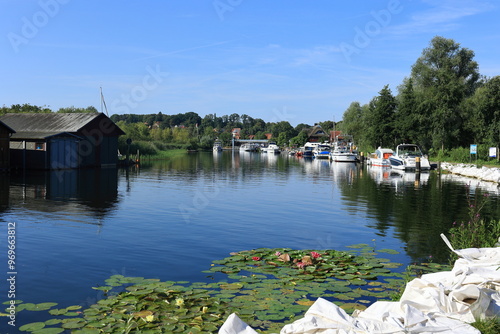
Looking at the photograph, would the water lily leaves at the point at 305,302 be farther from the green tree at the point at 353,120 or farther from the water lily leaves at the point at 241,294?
the green tree at the point at 353,120

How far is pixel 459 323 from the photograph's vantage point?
6852 mm

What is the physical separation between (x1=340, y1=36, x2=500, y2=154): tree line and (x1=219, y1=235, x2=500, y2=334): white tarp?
49744mm

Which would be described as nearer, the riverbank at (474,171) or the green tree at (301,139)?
the riverbank at (474,171)

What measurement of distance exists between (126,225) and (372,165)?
59.5 meters

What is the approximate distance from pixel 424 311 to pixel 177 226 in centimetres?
1266

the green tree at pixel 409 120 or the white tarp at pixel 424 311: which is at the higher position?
the green tree at pixel 409 120

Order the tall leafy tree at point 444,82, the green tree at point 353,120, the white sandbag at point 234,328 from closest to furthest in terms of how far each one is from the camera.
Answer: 1. the white sandbag at point 234,328
2. the tall leafy tree at point 444,82
3. the green tree at point 353,120

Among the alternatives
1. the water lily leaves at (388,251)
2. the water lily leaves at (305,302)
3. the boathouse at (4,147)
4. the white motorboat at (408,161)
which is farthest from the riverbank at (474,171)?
the boathouse at (4,147)

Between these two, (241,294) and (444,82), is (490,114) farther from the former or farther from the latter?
(241,294)

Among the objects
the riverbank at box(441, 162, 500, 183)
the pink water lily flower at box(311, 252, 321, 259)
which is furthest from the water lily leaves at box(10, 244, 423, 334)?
the riverbank at box(441, 162, 500, 183)

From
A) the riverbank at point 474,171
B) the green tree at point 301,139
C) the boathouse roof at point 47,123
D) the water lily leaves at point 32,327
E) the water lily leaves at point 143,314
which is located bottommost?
the water lily leaves at point 32,327

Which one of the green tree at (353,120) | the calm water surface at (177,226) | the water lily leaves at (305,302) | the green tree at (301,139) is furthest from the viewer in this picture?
the green tree at (301,139)

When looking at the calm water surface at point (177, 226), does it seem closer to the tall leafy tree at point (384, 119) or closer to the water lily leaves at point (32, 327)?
the water lily leaves at point (32, 327)

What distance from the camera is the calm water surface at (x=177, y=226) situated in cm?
1212
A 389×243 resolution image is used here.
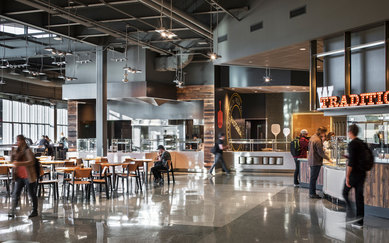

▸ Given exercise
Count the lines above that contain the word "camera" and give only the number.

▸ Expected answer
2